今日の日経注目記事は、日本経済新聞の総合・経済面にある「迫る米利上げ、新興国に試練 投資マネー選別強まる」です。

市場で米国の利上げが6月ないしは9月に予想されています。昨年、緩和終了観測が表面化した際に、マーケットがかなり揺らぎました。この度、利上げ発表された場合に市場がどのような反応を示すか、注目されています。

このような状況の中、インドの通貨ルピーとブラジルの通貨レアルが対照的な動きをしている点についてこの記事では触れられています。レアルは、利上げ発表時にかなりの衝撃が生じる恐れがあり、ブラジル発の経済危機が生じてもおかしくないように思われます。2014年1月にアルゼンチンペソが暴落しましたが、それを上回る衝撃が走る可能性があり、留意が必要と考えられます。





 米連邦準備理事会(FRB)が2015年中に金融引き締めに転じる方向を示し、新興国経済が試練を迎えている。米利上げをきっかけに投資家が新興国から資金を引きあげたり、選別を強める恐れがあるためだ。有力新興国それぞれの耐久力が改めて試される。

 「フラジャイル・ファイブ(脆弱な5人組)」。米投資銀行モルガン・スタンレーのリポートにこんな表現が登場したのは13年夏のことだった。

 当時の焦点は巨額のマネーを市場に流してきたFRBの量的緩和第3弾(QE3)の縮小開始だ。経常赤字などファンダメンタルズ(経済の基礎的条件)に弱点を抱え、QE縮小で通貨が売り圧力にさらされるインド、ブラジル、インドネシア、南アフリカ、トルコの5カ国を列挙した。

 01年にゴールドマン・サックスが命名した「BRICS」以来の、新興市場国を取り巻く環境を端的に示すキーワードとして定着した。しかし当のモルガンはこの呼び名をすでに封印している。5カ国をまとめてくくれなくなってきたからだ。

 今月16日、ワシントン。「FRBもいつまでも利上げを先送りすることはできないだろう」。インド準備銀行(中央銀行)のラジャン総裁はシンポジウムでこう発言した。同総裁は他国への影響を考慮しない「自分勝手な」FRBの金融政策を批判し、けん制してきたがトーンを変えた。

 13年夏の急落がうそのようにインド・ルピーの安定ぶりが目立っている。資源安で経常収支の改善が進む追い風に加えて昨年就任したモディ首相による改革路線への海外投資家の期待感が強い。一級の経済学者として評価が高いラジャン総裁との「二人三脚」が安心感を与えている。

 対照的なのがブラジルとトルコの変調だ。ブラジルではばらまき政策で海外投資家に不評だったルセフ大統領が昨年、僅差で再選した。資金の逃避はおさまらず通貨レアルは下落。輸入物価の上昇がインフレを引き起こし中銀は不況下で利上げを迫られている。国際通貨基金(IMF)によるとブラジルの国内総生産(GDP)は今年インドに抜かれる。

 トルコをめぐる市場の警戒感はエルドアン大統領と中銀の緊張関係にある。通貨リラが下落基調にもかかわらず「絶対的な権力者」である大統領が景気てこ入れへ利下げ圧力をかけているとされ、バシュチュ中銀総裁の退任観測がくすぶる。

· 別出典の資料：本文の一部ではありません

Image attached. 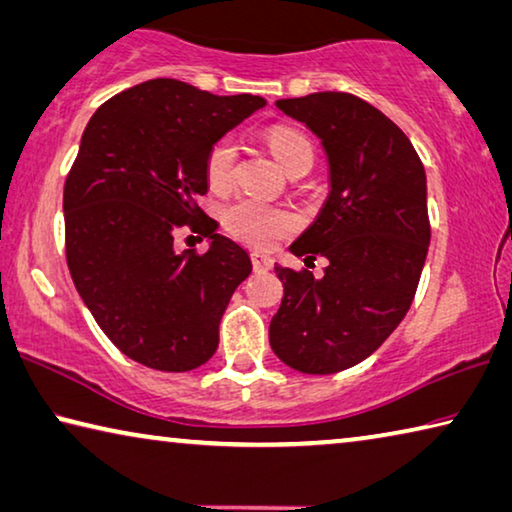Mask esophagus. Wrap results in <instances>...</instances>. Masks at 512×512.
<instances>
[{
    "label": "esophagus",
    "mask_w": 512,
    "mask_h": 512,
    "mask_svg": "<svg viewBox=\"0 0 512 512\" xmlns=\"http://www.w3.org/2000/svg\"><path fill=\"white\" fill-rule=\"evenodd\" d=\"M250 259H253L255 271H269V269H273V257L271 255L259 253V250H255V253L250 255Z\"/></svg>",
    "instance_id": "obj_1"
}]
</instances>
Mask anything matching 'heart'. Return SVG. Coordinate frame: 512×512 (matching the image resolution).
Returning a JSON list of instances; mask_svg holds the SVG:
<instances>
[{
	"label": "heart",
	"instance_id": "1",
	"mask_svg": "<svg viewBox=\"0 0 512 512\" xmlns=\"http://www.w3.org/2000/svg\"><path fill=\"white\" fill-rule=\"evenodd\" d=\"M275 159L291 173L300 166H312L314 145L303 132L294 127H273L266 134ZM239 148L232 136H221L207 150L205 173L214 191H227L234 184ZM225 227L234 239L253 248H273L280 239L289 237L298 227V218L287 207L269 205L255 198H241L225 209Z\"/></svg>",
	"mask_w": 512,
	"mask_h": 512
}]
</instances>
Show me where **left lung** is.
<instances>
[{
  "instance_id": "obj_1",
  "label": "left lung",
  "mask_w": 512,
  "mask_h": 512,
  "mask_svg": "<svg viewBox=\"0 0 512 512\" xmlns=\"http://www.w3.org/2000/svg\"><path fill=\"white\" fill-rule=\"evenodd\" d=\"M275 107L326 148L330 196L291 250L330 264L323 278L275 266L285 296L269 342L287 367L323 376L369 358L410 310L431 243L426 173L408 136L351 93L289 97Z\"/></svg>"
}]
</instances>
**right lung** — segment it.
<instances>
[{"label": "right lung", "mask_w": 512, "mask_h": 512, "mask_svg": "<svg viewBox=\"0 0 512 512\" xmlns=\"http://www.w3.org/2000/svg\"><path fill=\"white\" fill-rule=\"evenodd\" d=\"M264 104L161 77L88 120L63 186L68 269L104 335L145 367L191 371L216 353L218 323L253 266L196 200L209 145ZM184 224L213 239L209 251L176 253Z\"/></svg>", "instance_id": "right-lung-1"}]
</instances>
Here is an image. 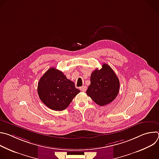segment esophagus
<instances>
[{
  "label": "esophagus",
  "instance_id": "esophagus-1",
  "mask_svg": "<svg viewBox=\"0 0 159 159\" xmlns=\"http://www.w3.org/2000/svg\"><path fill=\"white\" fill-rule=\"evenodd\" d=\"M80 90H82V92H85L87 90V87L85 85H83L81 87H80Z\"/></svg>",
  "mask_w": 159,
  "mask_h": 159
}]
</instances>
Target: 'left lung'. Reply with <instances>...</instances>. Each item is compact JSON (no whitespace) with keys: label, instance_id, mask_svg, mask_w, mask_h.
<instances>
[{"label":"left lung","instance_id":"left-lung-1","mask_svg":"<svg viewBox=\"0 0 159 159\" xmlns=\"http://www.w3.org/2000/svg\"><path fill=\"white\" fill-rule=\"evenodd\" d=\"M119 90L117 75L107 64L104 63L100 70L96 69L91 74L86 93L97 104L103 106L114 101Z\"/></svg>","mask_w":159,"mask_h":159}]
</instances>
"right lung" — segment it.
<instances>
[{
	"mask_svg": "<svg viewBox=\"0 0 159 159\" xmlns=\"http://www.w3.org/2000/svg\"><path fill=\"white\" fill-rule=\"evenodd\" d=\"M80 92L74 82L55 68H50L45 72L38 84L39 99L48 107L55 111L65 109Z\"/></svg>",
	"mask_w": 159,
	"mask_h": 159,
	"instance_id": "1",
	"label": "right lung"
}]
</instances>
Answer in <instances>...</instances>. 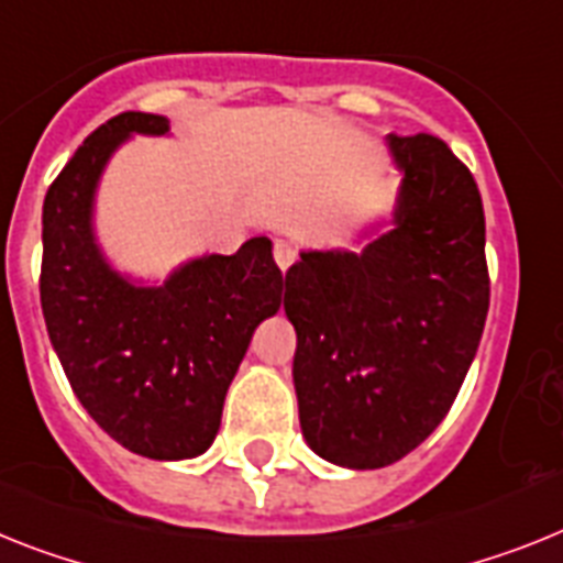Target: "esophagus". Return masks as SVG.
<instances>
[{
  "label": "esophagus",
  "instance_id": "34e87169",
  "mask_svg": "<svg viewBox=\"0 0 563 563\" xmlns=\"http://www.w3.org/2000/svg\"><path fill=\"white\" fill-rule=\"evenodd\" d=\"M297 260V249L289 243V240H274V263L286 272Z\"/></svg>",
  "mask_w": 563,
  "mask_h": 563
}]
</instances>
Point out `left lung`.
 Listing matches in <instances>:
<instances>
[{"instance_id":"obj_1","label":"left lung","mask_w":563,"mask_h":563,"mask_svg":"<svg viewBox=\"0 0 563 563\" xmlns=\"http://www.w3.org/2000/svg\"><path fill=\"white\" fill-rule=\"evenodd\" d=\"M395 229L361 254L303 252L283 309L297 332L300 427L320 457L395 464L446 418L489 311L478 183L434 134H389Z\"/></svg>"}]
</instances>
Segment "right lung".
Masks as SVG:
<instances>
[{"label": "right lung", "mask_w": 563, "mask_h": 563, "mask_svg": "<svg viewBox=\"0 0 563 563\" xmlns=\"http://www.w3.org/2000/svg\"><path fill=\"white\" fill-rule=\"evenodd\" d=\"M165 134V117L125 111L85 136L42 209V314L85 412L136 455L179 461L220 429L231 377L260 320L280 309L272 243L194 260L159 289L113 274L91 234V200L111 151L131 134Z\"/></svg>", "instance_id": "1"}]
</instances>
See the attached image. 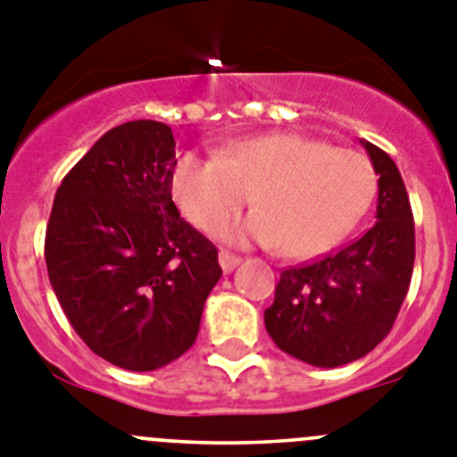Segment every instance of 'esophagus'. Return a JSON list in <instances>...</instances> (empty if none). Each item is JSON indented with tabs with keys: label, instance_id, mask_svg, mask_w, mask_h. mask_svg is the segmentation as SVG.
Returning <instances> with one entry per match:
<instances>
[{
	"label": "esophagus",
	"instance_id": "esophagus-1",
	"mask_svg": "<svg viewBox=\"0 0 457 457\" xmlns=\"http://www.w3.org/2000/svg\"><path fill=\"white\" fill-rule=\"evenodd\" d=\"M240 263H242V258L236 256V253L220 252V265H221V270H224L226 274L233 272V270H236Z\"/></svg>",
	"mask_w": 457,
	"mask_h": 457
}]
</instances>
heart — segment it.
Here are the masks:
<instances>
[{"instance_id":"obj_1","label":"heart","mask_w":457,"mask_h":457,"mask_svg":"<svg viewBox=\"0 0 457 457\" xmlns=\"http://www.w3.org/2000/svg\"><path fill=\"white\" fill-rule=\"evenodd\" d=\"M373 192L369 157L300 132L249 137L217 157L189 153L171 171L173 201L199 231L217 233L253 196L261 208L221 236L281 245L293 258L334 247L364 215Z\"/></svg>"}]
</instances>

 モルガンは市場の混乱に耐えられる改革の進捗度について、インドネシアのジョコ政権に65%とインド(85%)につぐ及第点を与える一方、資源依存の経済構造が変わらない南アフリカには「ほぼゼロ%」と手厳しい。

 FRBは1月の米連邦公開市場委員会(FOMC)声明から「国際情勢の進展」という文言を新たに盛り込んだ。金融政策を動かすに際して新興国を含む国際金融市場の動きを注視する方針をあえて強調した。11年ぶりとなる利上げ開始のXデーに向けて緊張感が高まる裏返しだ。